Horloge interne et perception du temps

 
    La plupart des travaux sur la perception du temps reposent sur l'hypothèse d'un mécanisme interne qui permettrait à l'homme d'évaluer la durée : on parle d'horloge interne.  
    Ce modèle comporte une base de temps émettant des impulsions de façon constante, comme un tic-tac régulier. Quand il faut apprécier la durée d'un stimulus par des processus attentionnels, les impulsions transitent vers un accumulateur. La durée sera estimée en fonction du nombre d'impulsions. Plus celles-ci sont importantes, plus le temps sera jugé long.  

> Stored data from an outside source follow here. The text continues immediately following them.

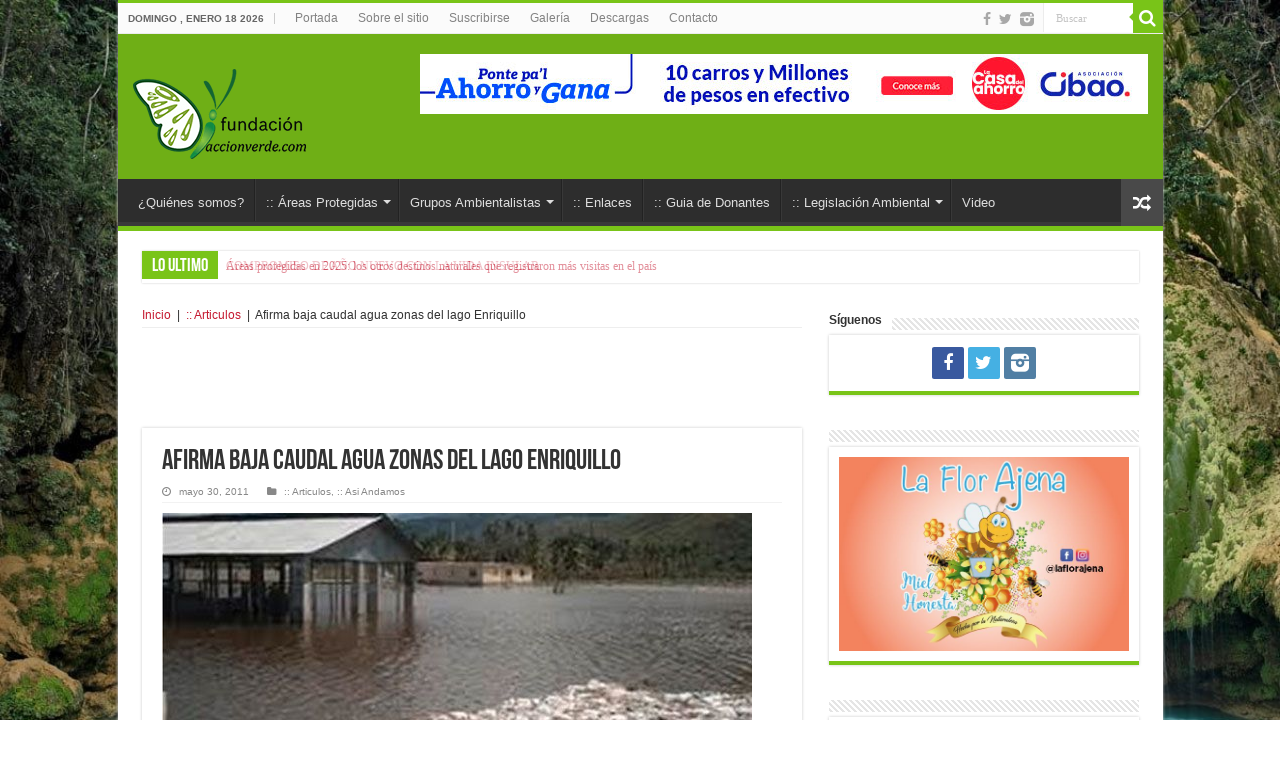

--- FILE ---
content_type: text/html; charset=utf-8
request_url: https://accounts.google.com/o/oauth2/postmessageRelay?parent=https%3A%2F%2Fwww.accionverde.com&jsh=m%3B%2F_%2Fscs%2Fabc-static%2F_%2Fjs%2Fk%3Dgapi.lb.en.OE6tiwO4KJo.O%2Fd%3D1%2Frs%3DAHpOoo_Itz6IAL6GO-n8kgAepm47TBsg1Q%2Fm%3D__features__
body_size: 160
content:
<!DOCTYPE html><html><head><title></title><meta http-equiv="content-type" content="text/html; charset=utf-8"><meta http-equiv="X-UA-Compatible" content="IE=edge"><meta name="viewport" content="width=device-width, initial-scale=1, minimum-scale=1, maximum-scale=1, user-scalable=0"><script src='https://ssl.gstatic.com/accounts/o/2580342461-postmessagerelay.js' nonce="EpIqOem7vxLblXLi-5I9Wg"></script></head><body><script type="text/javascript" src="https://apis.google.com/js/rpc:shindig_random.js?onload=init" nonce="EpIqOem7vxLblXLi-5I9Wg"></script></body></html>

--- FILE ---
content_type: text/html; charset=utf-8
request_url: https://www.google.com/recaptcha/api2/aframe
body_size: 260
content:
<!DOCTYPE HTML><html><head><meta http-equiv="content-type" content="text/html; charset=UTF-8"></head><body><script nonce="S5CuJxROKEcRBNE1WI3MgA">/** Anti-fraud and anti-abuse applications only. See google.com/recaptcha */ try{var clients={'sodar':'https://pagead2.googlesyndication.com/pagead/sodar?'};window.addEventListener("message",function(a){try{if(a.source===window.parent){var b=JSON.parse(a.data);var c=clients[b['id']];if(c){var d=document.createElement('img');d.src=c+b['params']+'&rc='+(localStorage.getItem("rc::a")?sessionStorage.getItem("rc::b"):"");window.document.body.appendChild(d);sessionStorage.setItem("rc::e",parseInt(sessionStorage.getItem("rc::e")||0)+1);localStorage.setItem("rc::h",'1768769152960');}}}catch(b){}});window.parent.postMessage("_grecaptcha_ready", "*");}catch(b){}</script></body></html>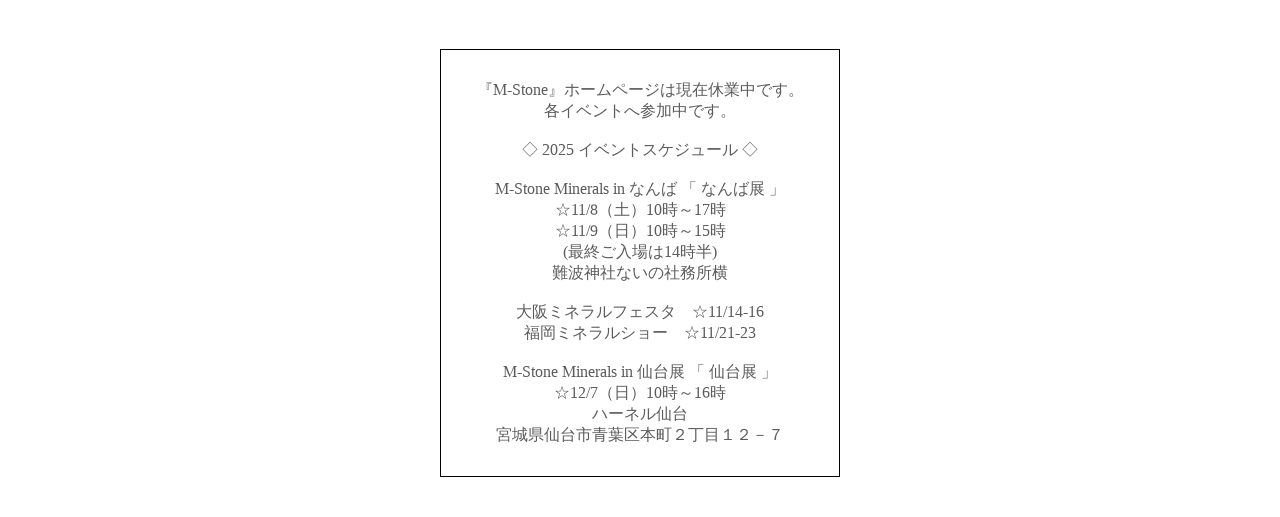

--- FILE ---
content_type: text/html; charset=EUC-JP
request_url: https://www.m-stone.co.jp/?pid=153146146
body_size: 561
content:
<!DOCTYPE html PUBLIC "-//W3C//DTD XHTML 1.0 Transitional//EN" "http://www.w3.org/TR/xhtml1/DTD/xhtml1-transitional.dtd">
<html xmlns="http://www.w3.org/1999/xhtml" xml:lang="ja" lang="ja" dir="ltr">
<head>
<meta http-equiv="content-type" content="text/html; charset=euc-jp" />
</head>
<body>
				<style>
				<!--

				.ERR_BOX {
					border: 1px solid #000000;
					background-color: #FFFFFF;
					margin: 5px;
					padding: 8px;
					width: 400px;
				}
				.ERR_FONT {
					color: #5c5c5c;
					font-size: 16px;
					padding: 20px;
					text-align: center;
				}
				.ERR_LINK {
					color: #5c5c5c;
					text-decoration: none;
				}
				//-->
				</style>

				<br><br>

				<div align="center">
					<table class="ERR_BOX"><tr><td class="ERR_FONT">『M-Stone』ホームページは現在休業中です。<br />
各イベントへ参加中です。<br />
<br />
◇ 2025 イベントスケジュール ◇<br />
<br />
M-Stone Minerals in なんば 「 なんば展 」<br />
☆11/8（土）10時～17時<br />
☆11/9（日）10時～15時<br />
(最終ご入場は14時半)<br />
難波神社ないの社務所横<br />
<br />
大阪ミネラルフェスタ　☆11/14-16<br />
福岡ミネラルショー　☆11/21-23<br />
<br />
M-Stone Minerals in 仙台展 「 仙台展 」<br />
☆12/7（日）10時～16時<br />
ハーネル仙台<br />
宮城県仙台市青葉区本町２丁目１２－７</td></tr></table>
				</div>
			</body></html>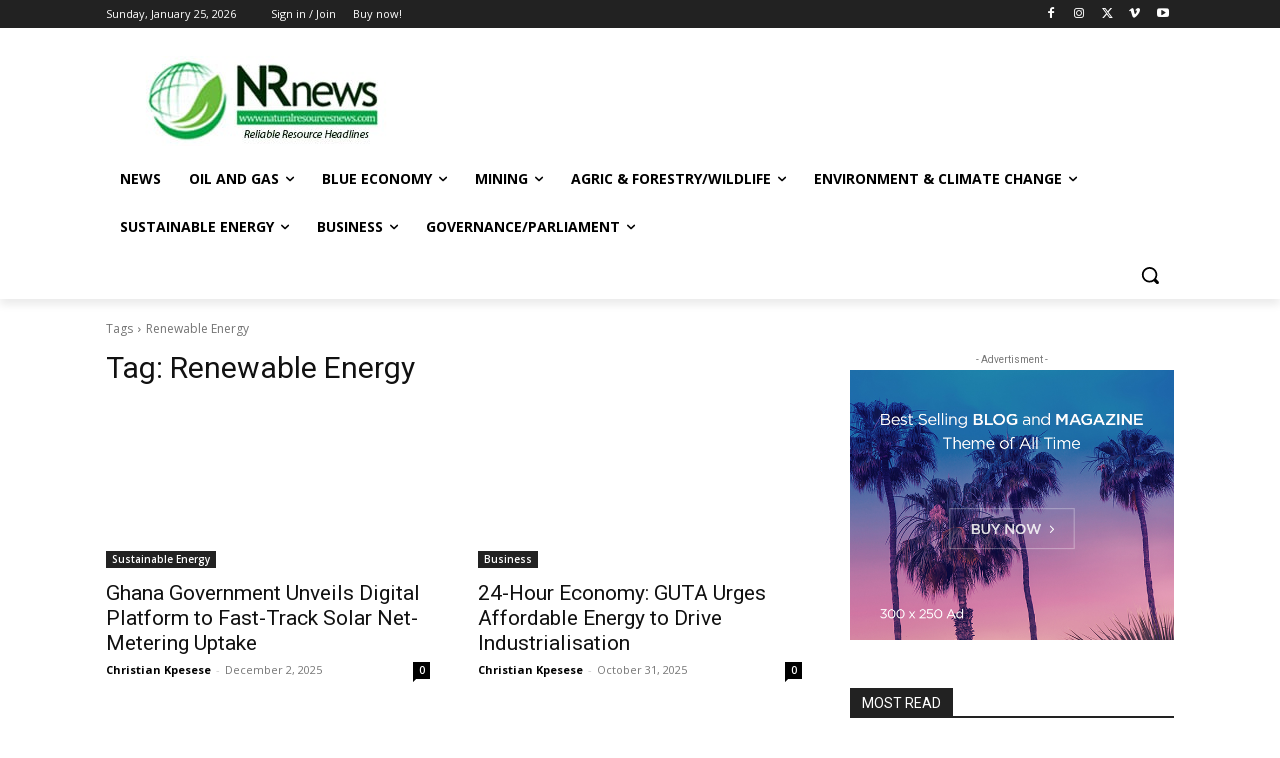

--- FILE ---
content_type: text/html; charset=utf-8
request_url: https://www.google.com/recaptcha/api2/aframe
body_size: 257
content:
<!DOCTYPE HTML><html><head><meta http-equiv="content-type" content="text/html; charset=UTF-8"></head><body><script nonce="TLzpsDyisgIuCTZKuc8Rig">/** Anti-fraud and anti-abuse applications only. See google.com/recaptcha */ try{var clients={'sodar':'https://pagead2.googlesyndication.com/pagead/sodar?'};window.addEventListener("message",function(a){try{if(a.source===window.parent){var b=JSON.parse(a.data);var c=clients[b['id']];if(c){var d=document.createElement('img');d.src=c+b['params']+'&rc='+(localStorage.getItem("rc::a")?sessionStorage.getItem("rc::b"):"");window.document.body.appendChild(d);sessionStorage.setItem("rc::e",parseInt(sessionStorage.getItem("rc::e")||0)+1);localStorage.setItem("rc::h",'1769356695977');}}}catch(b){}});window.parent.postMessage("_grecaptcha_ready", "*");}catch(b){}</script></body></html>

    Cette représentation de la manière dont le cerveau appréhenderait le temps a le mérite de la simplicité. C'est aussi un modèle qui «marche» dans le sens où cette analogie permet de faire un certain nombre de prédictions comportementales qui ont été validées… «Pour autant, cela nous donne une idée générale de la manière dont notre cerveau fonctionne, mais ne nous dit rien des rouages cérébraux à l'œuvre dans la perception du temps», souligne Sylvie Droit-Volet. Quelles structures jouent le rôle du générateur d'impulsions et de l'accumulateur ? C'est l'enjeu des recherches actuelles en neurosciences. Les chercheurs travaillent actuellement sur des modèles beaucoup plus plausibles d'un point de vue neuro-biologique.